Noch einmal abstimmen, den 9. Februar 2014 ungeschehen machen, das hat sich schon mancher Bundesrat und mancher Parlamentarier gewünscht. Die Schweiz steht bei der Umsetzung der Masseneinwanderungsinitiative weniger als ein Jahr vor Ablauf der Umsetzungsfrist in einer Sackgasse. 

Der Bundesrat muss in den kommenden Wochen mit der EU eine Einigung finden, wenn er das Volksbegehren fristgemäss und ohne Kollateralschaden umsetzen will.

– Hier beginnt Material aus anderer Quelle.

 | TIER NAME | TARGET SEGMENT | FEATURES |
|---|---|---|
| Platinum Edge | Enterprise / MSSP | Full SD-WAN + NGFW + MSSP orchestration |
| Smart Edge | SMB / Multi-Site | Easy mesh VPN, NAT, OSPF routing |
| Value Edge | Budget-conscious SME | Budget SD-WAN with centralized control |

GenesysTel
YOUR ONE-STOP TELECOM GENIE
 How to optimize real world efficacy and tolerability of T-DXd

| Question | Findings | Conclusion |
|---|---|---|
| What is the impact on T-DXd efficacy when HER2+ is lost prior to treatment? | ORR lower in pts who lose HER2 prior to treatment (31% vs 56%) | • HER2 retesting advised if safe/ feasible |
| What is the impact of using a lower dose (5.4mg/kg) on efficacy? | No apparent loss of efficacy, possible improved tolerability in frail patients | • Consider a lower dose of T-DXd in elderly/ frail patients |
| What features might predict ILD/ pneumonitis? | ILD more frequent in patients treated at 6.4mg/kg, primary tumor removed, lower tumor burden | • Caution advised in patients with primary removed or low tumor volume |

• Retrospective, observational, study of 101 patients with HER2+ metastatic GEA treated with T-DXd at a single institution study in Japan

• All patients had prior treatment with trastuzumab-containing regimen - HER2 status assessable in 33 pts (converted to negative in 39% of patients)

Ein Ziel, das schon vor dem Ja Grossbritanniens zum Austritt aus der Europäischen Union ambitiös war und jetzt praktisch ausser Reichweite liegt.

Wahrscheinlicher ist, dass die Schweiz die Masseneinwanderungsinitiative unilateral umsetzen muss – mit schwer absehbaren Konsequenzen. Denn Massnahmen wie Schutzklauseln und Inländervorrang sind laut dem Justizdepartement kaum vereinbar mit dem Personenfreizügigkeitsabkommen. Brüssel dürfte eine einseitige Verletzung des Vertragswerks nicht einfach so hinnehmen.

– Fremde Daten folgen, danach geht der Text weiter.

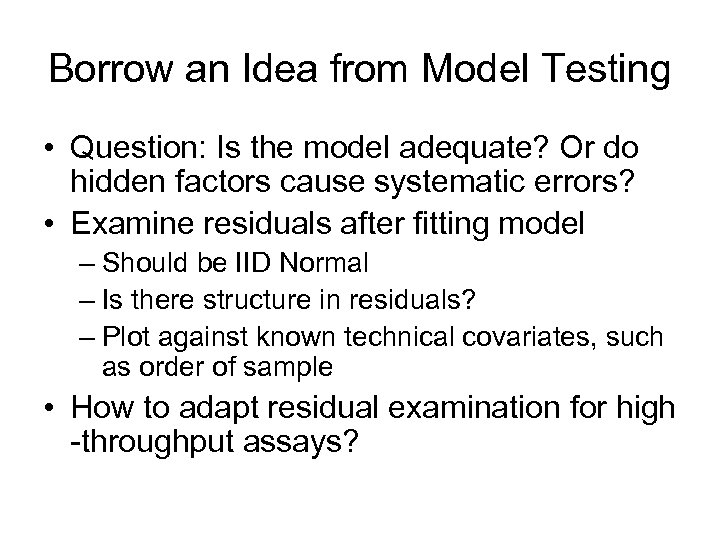 Borrow an Idea from Model Testing

• Question: Is the model adequate? Or do hidden factors cause systematic errors?
• Examine residuals after fitting model
– Should be IID Normal
– Is there structure in residuals?
– Plot against known technical covariates, such as order of sample
• How to adapt residual examination for high -throughput assays?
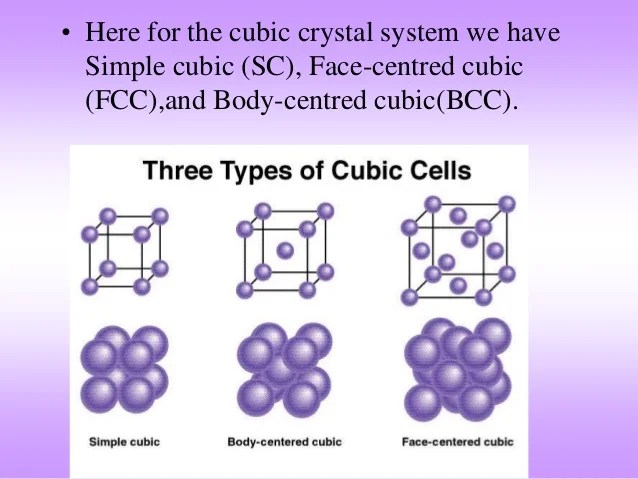 • Here for the cubic crystal system we have Simple cubic (SC), Face-centred cubic (FCC),and Body-centred cubic(BCC).

Three Types of Cubic Cells

Simple cubic

Body-centered cubic

Face-centered cubic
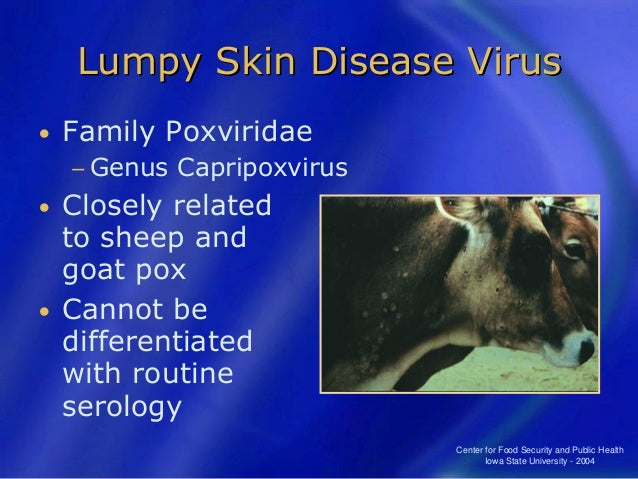 Lumpy Skin Disease Virus

• Family Poxviridae
– Genus Capripoxvirus
• Closely related to sheep and goat pox
• Cannot be differentiated with routine serology

Center for Food Security and Public Health
Iowa State University - 2004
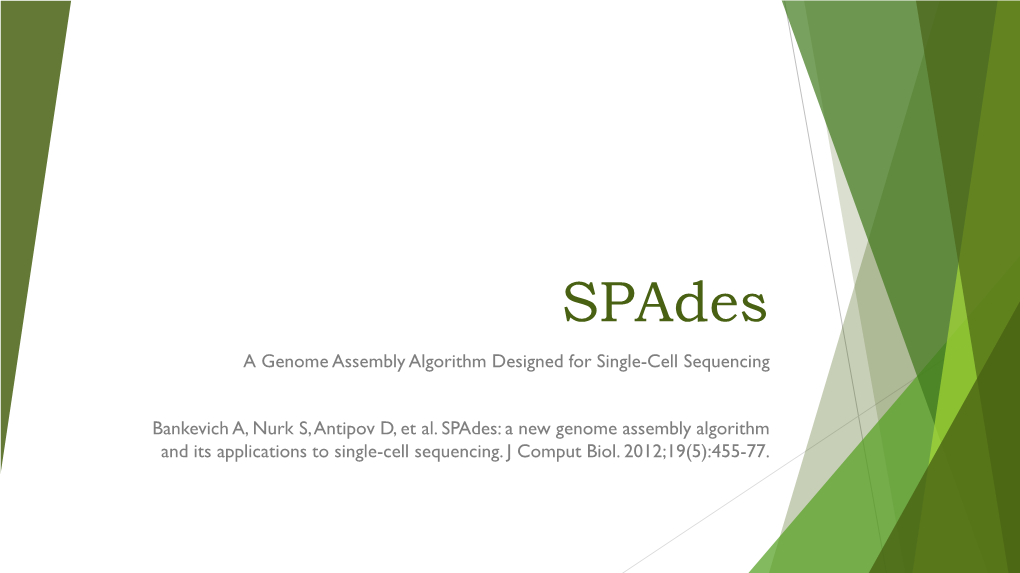 SPAdes

A Genome Assembly Algorithm Designed for Single-Cell Sequencing

Bankevich A, Nurk S, Antipov D, et al. SPAdes: a new genome assembly algorithm and its applications to single-cell sequencing. J Comput Biol. 2012;19(5):455-77.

Wichtigster Streitpunkt weg

Damit wird die Option eines Befreiungsschlags attraktiver: eine zweite Abstimmung über den Zuwanderungsartikel, um diesen zu streichen oder zumindest unschädlich zu machen. Europarechtlerin Christa Tobler von der Universität Basel sagt, sie halte einen erneuten Urnengang «persönlich für die einzig gangbare Variante, wenn man die Bilateralen erhalten will».

Die Sozialdemokraten wollen am kommenden Donnerstag in der staatspolitischen Kommission des Nationalrates Letzteres beantragen: eine Verfassungsänderung, um Artikel 121a zu entschärfen. Vorgesehen ist laut Fraktionschef Roger Nordmann ein direkter Gegenvorschlag zur Initiative «Raus aus der Sackgasse!» (Rasa), die den Verfassungsartikel ganz streichen will.

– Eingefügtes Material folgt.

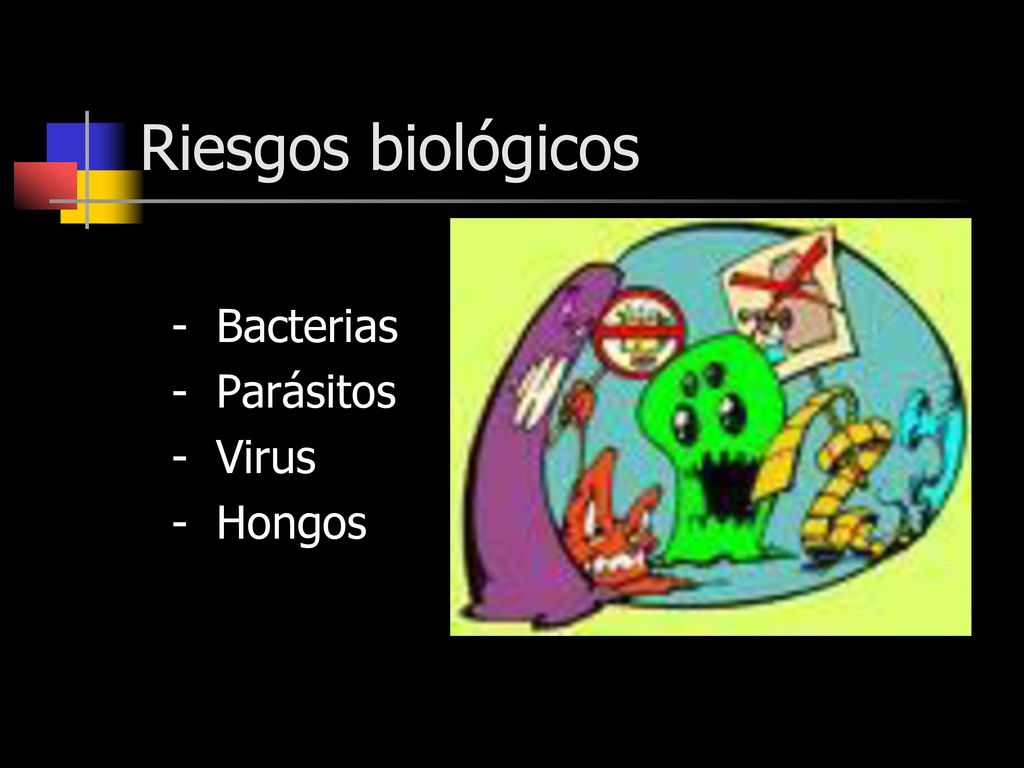 Riesgos biológicos

- Bacterias
- Parásitos
- Virus
- Hongos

Die SP möchte laut Nordmann die dreijährige Umsetzungsfrist der Masseneinwanderungsinitiative eliminieren und die Begrenzung der Zuwanderung durch jährliche Höchstzahlen und Kontingente relativieren. Damit wäre der wichtigste Streitpunkt zwischen Bern und Brüssel vom Tisch und der Zeitdruck weg. Das Stimmvolk könnte am 21. Mai 2017 darüber befinden.

Ob die staatspolitische Kommission den Vorschlag am Donnerstag behandelt, ist offen. Nordmann hält es für möglich, dass das Gremium die Diskussion des Zuwanderungsdossiers bis nach der Sommerpause vertagt, um dem Bundesrat Luft für die Verhandlungen mit der EU zu geben. Klar ist: Spätestens in der Wintersession müssten Nationalrat- und Ständerat den Gegenvorschlag verabschieden, damit die vollwertige Teilnahme der Schweizer Hochschulen am EU-Forschungsprogramm Horizon 2020 künftig gewährleistet wäre, so Nordmann.

Die Sympathisanten eines Gegenvorschlages zur Rasa-Initiative reichen von ganz links bis weit ins bürgerliche Lager. Öffentlich äussert man sich aber ungern darüber: Zum einen würde die Verhandlungsposition des Bundesrats gegenüber der EU unnötig geschwächt, wenn die Schweiz Brüssel schon jetzt Bereitschaft zu einer zweiten Abstimmung signalisieren würde. Zum anderen sollen die Stimmbürger nicht den Eindruck erhalten, die politische Elite wolle den Volkswillen untergraben, solange die theoretische Möglichkeit für eine Einigung mit der EU besteht. Klar für eine zweite Abstimmung sind bis jetzt nur die SP und die BDP.

Rasa-Deadline läuft ab

Der Bundesrat muss sich gemäss Parlamentsgesetz bis im Oktober zur Rasa-Initiative äussern. Ein solcher Positionsbezug würde also mitten in die Beratungen von National- und Ständerat zur Umsetzung der Masseneinwanderungsinitiative fallen – mit ungewissem Einfluss auf den Verlauf der Debatte. Die Landesregierung könnte die Frist um ein halbes Jahr hinauszögern, indem sie einen Gegenvorschlag zu Rasa ausarbeitet. Spätestens Ende April 2017 müsste sie sich jedoch positioniert haben.

BDP-Präsident Martin Landolt sagt: «Ich erwarte, dass der Bundesrat bald Klartext spricht: Er muss sagen, welchen Zeitplan er verfolgt und ob er einen Gegenvorschlag zur Rasa-Initiative als sinnvoll erachtet.»